Task set:
**a)** Say whether each statement agrees with the quarterly report excerpt below. Answer yes or no, and quote the deciding words from the excerpt.
(i) The evaluation of disclosure controls and procedures took place within 90 days before the report was filed.
(ii) Management concluded that the disclosure controls and procedures were not effective.
(iii) The claims or legal actions involving the Company have changed materially since December 31, 2001.
**b)** Answer these questions using the quarterly report excerpt below.
(i) Which three officers took part in the evaluation of the disclosure controls and procedures?
(ii) Since what date have there been no material changes to the Company's claims or legal actions?
(iii) What is given under current reports on Form 8-K?

Provided passage:
===

ITEM 4. CONTROLS AND PROCEDURES
An evaluation was performed under the supervision and with the participation of
our management, including our Chief Executive Officer, Chief Financial Officer
and Director of Finance, of the effectiveness of the design and operation of our
disclosure controls and procedures within 90 days before the filing of this
quarterly report. Based on that evaluation, our management, including our Chief
Executive Officer, Chief Financial Officer and Director of Finance, concluded
that our disclosure controls and procedures were effective. There have been no
significant changes in our internal controls or in other factors that could
significantly affect internal controls subsequent to their evaluation
PART II - OTHER INFORMATION
ITEM 1. LEGAL PROCEEDINGS
There have been no material changes to the claims or legal actions in which the
Company is involved since December 31, 2001. Additionally, there are no other
liabilities arising from claims or legal actions that management believes would
have a significant adverse effect on the consolidated financial condition or
results of operations of the Company.
14
ITEM 6. EXHIBITS AND REPORTS ON 8-K
a) Exhibits
Exhibit list
b) Current reports on Form 8-K
None.

===

Provided data:

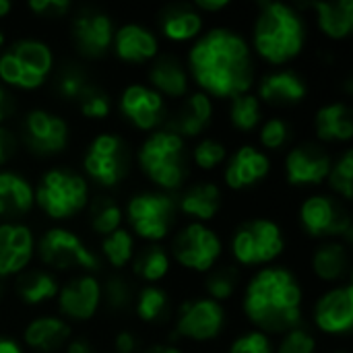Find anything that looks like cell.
<instances>
[{"mask_svg":"<svg viewBox=\"0 0 353 353\" xmlns=\"http://www.w3.org/2000/svg\"><path fill=\"white\" fill-rule=\"evenodd\" d=\"M319 337L345 339L353 331L352 281L325 288L310 306V325Z\"/></svg>","mask_w":353,"mask_h":353,"instance_id":"ac0fdd59","label":"cell"},{"mask_svg":"<svg viewBox=\"0 0 353 353\" xmlns=\"http://www.w3.org/2000/svg\"><path fill=\"white\" fill-rule=\"evenodd\" d=\"M112 353H139L141 347V339L132 329H118L112 337Z\"/></svg>","mask_w":353,"mask_h":353,"instance_id":"f907efd6","label":"cell"},{"mask_svg":"<svg viewBox=\"0 0 353 353\" xmlns=\"http://www.w3.org/2000/svg\"><path fill=\"white\" fill-rule=\"evenodd\" d=\"M134 292L137 285L132 283V277L128 273L110 271L101 281V308L114 314L130 312Z\"/></svg>","mask_w":353,"mask_h":353,"instance_id":"b9f144b4","label":"cell"},{"mask_svg":"<svg viewBox=\"0 0 353 353\" xmlns=\"http://www.w3.org/2000/svg\"><path fill=\"white\" fill-rule=\"evenodd\" d=\"M25 8L31 12V17L52 23L66 19L74 10V4L70 0H29Z\"/></svg>","mask_w":353,"mask_h":353,"instance_id":"c3c4849f","label":"cell"},{"mask_svg":"<svg viewBox=\"0 0 353 353\" xmlns=\"http://www.w3.org/2000/svg\"><path fill=\"white\" fill-rule=\"evenodd\" d=\"M300 232L312 242L341 240L352 246L353 215L347 203L327 190L308 192L296 211Z\"/></svg>","mask_w":353,"mask_h":353,"instance_id":"8fae6325","label":"cell"},{"mask_svg":"<svg viewBox=\"0 0 353 353\" xmlns=\"http://www.w3.org/2000/svg\"><path fill=\"white\" fill-rule=\"evenodd\" d=\"M134 161L151 188L168 194H178L192 172L188 143L165 126L143 137L134 151Z\"/></svg>","mask_w":353,"mask_h":353,"instance_id":"277c9868","label":"cell"},{"mask_svg":"<svg viewBox=\"0 0 353 353\" xmlns=\"http://www.w3.org/2000/svg\"><path fill=\"white\" fill-rule=\"evenodd\" d=\"M242 271L232 263H219L207 275H203V296L228 306L242 292Z\"/></svg>","mask_w":353,"mask_h":353,"instance_id":"8d00e7d4","label":"cell"},{"mask_svg":"<svg viewBox=\"0 0 353 353\" xmlns=\"http://www.w3.org/2000/svg\"><path fill=\"white\" fill-rule=\"evenodd\" d=\"M85 217H87V228L99 240L110 236V234H114L116 230L124 228L122 203L116 196L108 194V192L91 196L89 207L85 211Z\"/></svg>","mask_w":353,"mask_h":353,"instance_id":"d590c367","label":"cell"},{"mask_svg":"<svg viewBox=\"0 0 353 353\" xmlns=\"http://www.w3.org/2000/svg\"><path fill=\"white\" fill-rule=\"evenodd\" d=\"M58 316L66 323L85 325L101 312V279L91 273L68 275L56 296Z\"/></svg>","mask_w":353,"mask_h":353,"instance_id":"d6986e66","label":"cell"},{"mask_svg":"<svg viewBox=\"0 0 353 353\" xmlns=\"http://www.w3.org/2000/svg\"><path fill=\"white\" fill-rule=\"evenodd\" d=\"M72 337V325L58 314H37L21 331V345L31 353H58Z\"/></svg>","mask_w":353,"mask_h":353,"instance_id":"f546056e","label":"cell"},{"mask_svg":"<svg viewBox=\"0 0 353 353\" xmlns=\"http://www.w3.org/2000/svg\"><path fill=\"white\" fill-rule=\"evenodd\" d=\"M308 269L312 279H316L323 288L352 281V246L341 240L316 242L308 256Z\"/></svg>","mask_w":353,"mask_h":353,"instance_id":"484cf974","label":"cell"},{"mask_svg":"<svg viewBox=\"0 0 353 353\" xmlns=\"http://www.w3.org/2000/svg\"><path fill=\"white\" fill-rule=\"evenodd\" d=\"M228 329V306H221L205 296L182 300L172 314L170 343L205 345L217 341Z\"/></svg>","mask_w":353,"mask_h":353,"instance_id":"4fadbf2b","label":"cell"},{"mask_svg":"<svg viewBox=\"0 0 353 353\" xmlns=\"http://www.w3.org/2000/svg\"><path fill=\"white\" fill-rule=\"evenodd\" d=\"M132 168V153L122 134L101 130L89 139L81 155V174L91 186L101 192H112L128 178Z\"/></svg>","mask_w":353,"mask_h":353,"instance_id":"30bf717a","label":"cell"},{"mask_svg":"<svg viewBox=\"0 0 353 353\" xmlns=\"http://www.w3.org/2000/svg\"><path fill=\"white\" fill-rule=\"evenodd\" d=\"M6 43H8V35H6V33H4V29L0 27V52L6 48Z\"/></svg>","mask_w":353,"mask_h":353,"instance_id":"680465c9","label":"cell"},{"mask_svg":"<svg viewBox=\"0 0 353 353\" xmlns=\"http://www.w3.org/2000/svg\"><path fill=\"white\" fill-rule=\"evenodd\" d=\"M174 269L168 246L163 244H143L137 248V254L128 267L132 281L141 285H161Z\"/></svg>","mask_w":353,"mask_h":353,"instance_id":"836d02e7","label":"cell"},{"mask_svg":"<svg viewBox=\"0 0 353 353\" xmlns=\"http://www.w3.org/2000/svg\"><path fill=\"white\" fill-rule=\"evenodd\" d=\"M168 250L178 269L203 277L221 263L225 242L213 225L184 221L170 236Z\"/></svg>","mask_w":353,"mask_h":353,"instance_id":"7c38bea8","label":"cell"},{"mask_svg":"<svg viewBox=\"0 0 353 353\" xmlns=\"http://www.w3.org/2000/svg\"><path fill=\"white\" fill-rule=\"evenodd\" d=\"M35 259L43 269L54 275L66 273H91L97 275L103 265L97 256V250L87 244V240L68 225H50L37 236Z\"/></svg>","mask_w":353,"mask_h":353,"instance_id":"9c48e42d","label":"cell"},{"mask_svg":"<svg viewBox=\"0 0 353 353\" xmlns=\"http://www.w3.org/2000/svg\"><path fill=\"white\" fill-rule=\"evenodd\" d=\"M110 54L126 66H149L161 54V39L153 27L126 21L116 25Z\"/></svg>","mask_w":353,"mask_h":353,"instance_id":"7402d4cb","label":"cell"},{"mask_svg":"<svg viewBox=\"0 0 353 353\" xmlns=\"http://www.w3.org/2000/svg\"><path fill=\"white\" fill-rule=\"evenodd\" d=\"M225 353H275V339L256 329H246L228 343Z\"/></svg>","mask_w":353,"mask_h":353,"instance_id":"7dc6e473","label":"cell"},{"mask_svg":"<svg viewBox=\"0 0 353 353\" xmlns=\"http://www.w3.org/2000/svg\"><path fill=\"white\" fill-rule=\"evenodd\" d=\"M114 110H118L120 118L132 130L143 134L163 128L170 116L168 101L145 81H134L124 85L118 97L114 99Z\"/></svg>","mask_w":353,"mask_h":353,"instance_id":"e0dca14e","label":"cell"},{"mask_svg":"<svg viewBox=\"0 0 353 353\" xmlns=\"http://www.w3.org/2000/svg\"><path fill=\"white\" fill-rule=\"evenodd\" d=\"M333 157L329 147L316 141L294 143L283 153V182L294 190H321L327 182Z\"/></svg>","mask_w":353,"mask_h":353,"instance_id":"2e32d148","label":"cell"},{"mask_svg":"<svg viewBox=\"0 0 353 353\" xmlns=\"http://www.w3.org/2000/svg\"><path fill=\"white\" fill-rule=\"evenodd\" d=\"M0 353H27L19 339L10 335H0Z\"/></svg>","mask_w":353,"mask_h":353,"instance_id":"11a10c76","label":"cell"},{"mask_svg":"<svg viewBox=\"0 0 353 353\" xmlns=\"http://www.w3.org/2000/svg\"><path fill=\"white\" fill-rule=\"evenodd\" d=\"M225 250L234 267L256 271L281 261L288 250V236L283 225L273 217H248L232 230Z\"/></svg>","mask_w":353,"mask_h":353,"instance_id":"52a82bcc","label":"cell"},{"mask_svg":"<svg viewBox=\"0 0 353 353\" xmlns=\"http://www.w3.org/2000/svg\"><path fill=\"white\" fill-rule=\"evenodd\" d=\"M327 192L337 196L339 201L352 205L353 201V149L343 147L331 163L329 176H327Z\"/></svg>","mask_w":353,"mask_h":353,"instance_id":"ee69618b","label":"cell"},{"mask_svg":"<svg viewBox=\"0 0 353 353\" xmlns=\"http://www.w3.org/2000/svg\"><path fill=\"white\" fill-rule=\"evenodd\" d=\"M273 172V157L254 143H242L230 151L223 163V190L250 192L267 182Z\"/></svg>","mask_w":353,"mask_h":353,"instance_id":"ffe728a7","label":"cell"},{"mask_svg":"<svg viewBox=\"0 0 353 353\" xmlns=\"http://www.w3.org/2000/svg\"><path fill=\"white\" fill-rule=\"evenodd\" d=\"M254 134H256L254 145L271 157L285 153L294 145V126L283 116H265V120L261 122Z\"/></svg>","mask_w":353,"mask_h":353,"instance_id":"60d3db41","label":"cell"},{"mask_svg":"<svg viewBox=\"0 0 353 353\" xmlns=\"http://www.w3.org/2000/svg\"><path fill=\"white\" fill-rule=\"evenodd\" d=\"M213 120H215V101L209 95L192 89L182 101H178L174 110H170L165 128H170L172 132H176L188 143L205 137Z\"/></svg>","mask_w":353,"mask_h":353,"instance_id":"d4e9b609","label":"cell"},{"mask_svg":"<svg viewBox=\"0 0 353 353\" xmlns=\"http://www.w3.org/2000/svg\"><path fill=\"white\" fill-rule=\"evenodd\" d=\"M37 236L25 221H0V279H14L35 259Z\"/></svg>","mask_w":353,"mask_h":353,"instance_id":"603a6c76","label":"cell"},{"mask_svg":"<svg viewBox=\"0 0 353 353\" xmlns=\"http://www.w3.org/2000/svg\"><path fill=\"white\" fill-rule=\"evenodd\" d=\"M225 207V190L215 180H194L176 194L178 217L211 225Z\"/></svg>","mask_w":353,"mask_h":353,"instance_id":"cb8c5ba5","label":"cell"},{"mask_svg":"<svg viewBox=\"0 0 353 353\" xmlns=\"http://www.w3.org/2000/svg\"><path fill=\"white\" fill-rule=\"evenodd\" d=\"M124 209V225L143 244H163L178 228L176 194H168L155 188H143L132 192Z\"/></svg>","mask_w":353,"mask_h":353,"instance_id":"ba28073f","label":"cell"},{"mask_svg":"<svg viewBox=\"0 0 353 353\" xmlns=\"http://www.w3.org/2000/svg\"><path fill=\"white\" fill-rule=\"evenodd\" d=\"M56 72L52 43L41 37H19L0 52V83L8 91L35 93L50 85Z\"/></svg>","mask_w":353,"mask_h":353,"instance_id":"8992f818","label":"cell"},{"mask_svg":"<svg viewBox=\"0 0 353 353\" xmlns=\"http://www.w3.org/2000/svg\"><path fill=\"white\" fill-rule=\"evenodd\" d=\"M35 209L33 180L14 168L0 170V221H23Z\"/></svg>","mask_w":353,"mask_h":353,"instance_id":"1f68e13d","label":"cell"},{"mask_svg":"<svg viewBox=\"0 0 353 353\" xmlns=\"http://www.w3.org/2000/svg\"><path fill=\"white\" fill-rule=\"evenodd\" d=\"M52 91L62 103L74 105L91 85H95L93 77L81 62H68L62 66H56V72L52 77Z\"/></svg>","mask_w":353,"mask_h":353,"instance_id":"74e56055","label":"cell"},{"mask_svg":"<svg viewBox=\"0 0 353 353\" xmlns=\"http://www.w3.org/2000/svg\"><path fill=\"white\" fill-rule=\"evenodd\" d=\"M240 310L250 329L279 337L306 321V292L300 275L288 265L256 269L242 283Z\"/></svg>","mask_w":353,"mask_h":353,"instance_id":"7a4b0ae2","label":"cell"},{"mask_svg":"<svg viewBox=\"0 0 353 353\" xmlns=\"http://www.w3.org/2000/svg\"><path fill=\"white\" fill-rule=\"evenodd\" d=\"M130 312L145 327H161L172 321L174 300L163 285H137Z\"/></svg>","mask_w":353,"mask_h":353,"instance_id":"e575fe53","label":"cell"},{"mask_svg":"<svg viewBox=\"0 0 353 353\" xmlns=\"http://www.w3.org/2000/svg\"><path fill=\"white\" fill-rule=\"evenodd\" d=\"M329 353H350L347 350H333V352H329Z\"/></svg>","mask_w":353,"mask_h":353,"instance_id":"94428289","label":"cell"},{"mask_svg":"<svg viewBox=\"0 0 353 353\" xmlns=\"http://www.w3.org/2000/svg\"><path fill=\"white\" fill-rule=\"evenodd\" d=\"M184 64L194 89L213 101H230L236 95L252 91L259 77L248 37L228 25L205 29L188 46Z\"/></svg>","mask_w":353,"mask_h":353,"instance_id":"6da1fadb","label":"cell"},{"mask_svg":"<svg viewBox=\"0 0 353 353\" xmlns=\"http://www.w3.org/2000/svg\"><path fill=\"white\" fill-rule=\"evenodd\" d=\"M230 155V147L225 141L205 134L188 147V157H190V168H194L201 174H213L223 168L225 159Z\"/></svg>","mask_w":353,"mask_h":353,"instance_id":"7bdbcfd3","label":"cell"},{"mask_svg":"<svg viewBox=\"0 0 353 353\" xmlns=\"http://www.w3.org/2000/svg\"><path fill=\"white\" fill-rule=\"evenodd\" d=\"M4 290H6V288H4V281L0 279V304H2V300H4Z\"/></svg>","mask_w":353,"mask_h":353,"instance_id":"91938a15","label":"cell"},{"mask_svg":"<svg viewBox=\"0 0 353 353\" xmlns=\"http://www.w3.org/2000/svg\"><path fill=\"white\" fill-rule=\"evenodd\" d=\"M60 277L43 267H29L12 281V294L21 306L39 308L46 304L56 302L60 290Z\"/></svg>","mask_w":353,"mask_h":353,"instance_id":"d6a6232c","label":"cell"},{"mask_svg":"<svg viewBox=\"0 0 353 353\" xmlns=\"http://www.w3.org/2000/svg\"><path fill=\"white\" fill-rule=\"evenodd\" d=\"M139 353H186L182 350V345H176V343H155V345H149V347H143Z\"/></svg>","mask_w":353,"mask_h":353,"instance_id":"9f6ffc18","label":"cell"},{"mask_svg":"<svg viewBox=\"0 0 353 353\" xmlns=\"http://www.w3.org/2000/svg\"><path fill=\"white\" fill-rule=\"evenodd\" d=\"M207 29V19L192 2H174L157 12V37L174 46H190Z\"/></svg>","mask_w":353,"mask_h":353,"instance_id":"4316f807","label":"cell"},{"mask_svg":"<svg viewBox=\"0 0 353 353\" xmlns=\"http://www.w3.org/2000/svg\"><path fill=\"white\" fill-rule=\"evenodd\" d=\"M35 209L52 221V225H66L85 215L91 201V184L87 178L68 165H50L33 182Z\"/></svg>","mask_w":353,"mask_h":353,"instance_id":"5b68a950","label":"cell"},{"mask_svg":"<svg viewBox=\"0 0 353 353\" xmlns=\"http://www.w3.org/2000/svg\"><path fill=\"white\" fill-rule=\"evenodd\" d=\"M14 114V97L12 91H8L2 83H0V126L6 124Z\"/></svg>","mask_w":353,"mask_h":353,"instance_id":"f5cc1de1","label":"cell"},{"mask_svg":"<svg viewBox=\"0 0 353 353\" xmlns=\"http://www.w3.org/2000/svg\"><path fill=\"white\" fill-rule=\"evenodd\" d=\"M310 12L308 19L314 21L316 31L333 41L341 43L352 37L353 31V0H312L300 6Z\"/></svg>","mask_w":353,"mask_h":353,"instance_id":"4dcf8cb0","label":"cell"},{"mask_svg":"<svg viewBox=\"0 0 353 353\" xmlns=\"http://www.w3.org/2000/svg\"><path fill=\"white\" fill-rule=\"evenodd\" d=\"M68 21V37L74 54L85 62H97L110 56L116 31L114 17L97 6L72 10Z\"/></svg>","mask_w":353,"mask_h":353,"instance_id":"9a60e30c","label":"cell"},{"mask_svg":"<svg viewBox=\"0 0 353 353\" xmlns=\"http://www.w3.org/2000/svg\"><path fill=\"white\" fill-rule=\"evenodd\" d=\"M228 124L234 132L238 134H254L261 126V122L265 120V108L259 101V97L254 95V91L236 95L228 101Z\"/></svg>","mask_w":353,"mask_h":353,"instance_id":"ab89813d","label":"cell"},{"mask_svg":"<svg viewBox=\"0 0 353 353\" xmlns=\"http://www.w3.org/2000/svg\"><path fill=\"white\" fill-rule=\"evenodd\" d=\"M308 37L310 23L300 6L281 0H263L256 4L248 35L256 62L285 68L304 54Z\"/></svg>","mask_w":353,"mask_h":353,"instance_id":"3957f363","label":"cell"},{"mask_svg":"<svg viewBox=\"0 0 353 353\" xmlns=\"http://www.w3.org/2000/svg\"><path fill=\"white\" fill-rule=\"evenodd\" d=\"M275 353H321L319 335L304 323L277 337Z\"/></svg>","mask_w":353,"mask_h":353,"instance_id":"bcb514c9","label":"cell"},{"mask_svg":"<svg viewBox=\"0 0 353 353\" xmlns=\"http://www.w3.org/2000/svg\"><path fill=\"white\" fill-rule=\"evenodd\" d=\"M21 147L37 159H54L68 151L72 143L70 122L52 108L33 105L23 112L17 130Z\"/></svg>","mask_w":353,"mask_h":353,"instance_id":"5bb4252c","label":"cell"},{"mask_svg":"<svg viewBox=\"0 0 353 353\" xmlns=\"http://www.w3.org/2000/svg\"><path fill=\"white\" fill-rule=\"evenodd\" d=\"M165 101H182L192 91V81L186 70V64L176 54H159L147 66V81Z\"/></svg>","mask_w":353,"mask_h":353,"instance_id":"f1b7e54d","label":"cell"},{"mask_svg":"<svg viewBox=\"0 0 353 353\" xmlns=\"http://www.w3.org/2000/svg\"><path fill=\"white\" fill-rule=\"evenodd\" d=\"M10 12H12V2L0 0V21H2V19H8Z\"/></svg>","mask_w":353,"mask_h":353,"instance_id":"6f0895ef","label":"cell"},{"mask_svg":"<svg viewBox=\"0 0 353 353\" xmlns=\"http://www.w3.org/2000/svg\"><path fill=\"white\" fill-rule=\"evenodd\" d=\"M62 353H99L97 352V347H95V343L91 341V339H87V337H70V341L64 345V350Z\"/></svg>","mask_w":353,"mask_h":353,"instance_id":"db71d44e","label":"cell"},{"mask_svg":"<svg viewBox=\"0 0 353 353\" xmlns=\"http://www.w3.org/2000/svg\"><path fill=\"white\" fill-rule=\"evenodd\" d=\"M137 238L128 232V228H120L114 234L99 240L97 256L103 263H108L110 271L114 273H128V267L137 254Z\"/></svg>","mask_w":353,"mask_h":353,"instance_id":"f35d334b","label":"cell"},{"mask_svg":"<svg viewBox=\"0 0 353 353\" xmlns=\"http://www.w3.org/2000/svg\"><path fill=\"white\" fill-rule=\"evenodd\" d=\"M312 132L316 143L325 147L343 145L353 141V108L345 99H333L321 103L312 114Z\"/></svg>","mask_w":353,"mask_h":353,"instance_id":"83f0119b","label":"cell"},{"mask_svg":"<svg viewBox=\"0 0 353 353\" xmlns=\"http://www.w3.org/2000/svg\"><path fill=\"white\" fill-rule=\"evenodd\" d=\"M79 116L87 122H105L114 112V97L99 83L91 85L87 93L74 103Z\"/></svg>","mask_w":353,"mask_h":353,"instance_id":"f6af8a7d","label":"cell"},{"mask_svg":"<svg viewBox=\"0 0 353 353\" xmlns=\"http://www.w3.org/2000/svg\"><path fill=\"white\" fill-rule=\"evenodd\" d=\"M252 91L263 103V108L292 110L308 99L310 83L300 70L285 66V68H271L265 74L256 77Z\"/></svg>","mask_w":353,"mask_h":353,"instance_id":"44dd1931","label":"cell"},{"mask_svg":"<svg viewBox=\"0 0 353 353\" xmlns=\"http://www.w3.org/2000/svg\"><path fill=\"white\" fill-rule=\"evenodd\" d=\"M192 6L207 19V17H213V14H219V12L230 10L234 4L230 0H194Z\"/></svg>","mask_w":353,"mask_h":353,"instance_id":"816d5d0a","label":"cell"},{"mask_svg":"<svg viewBox=\"0 0 353 353\" xmlns=\"http://www.w3.org/2000/svg\"><path fill=\"white\" fill-rule=\"evenodd\" d=\"M19 149H21V143H19L17 130L10 128L8 124H2L0 126V170L8 168V163L19 153Z\"/></svg>","mask_w":353,"mask_h":353,"instance_id":"681fc988","label":"cell"}]
</instances>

===

Answers for the exercise:
**a)**
(i) Yes: "within 90 days before the filing of this quarterly report"
(ii) No: "concluded that our disclosure controls and procedures were effective"
(iii) No: "There have been no material changes to the claims or legal actions in which the Company is involved since December 31, 2001"

**b)**
(i) The Chief Executive Officer, the Chief Financial Officer and the Director of Finance
(ii) December 31, 2001
(iii) None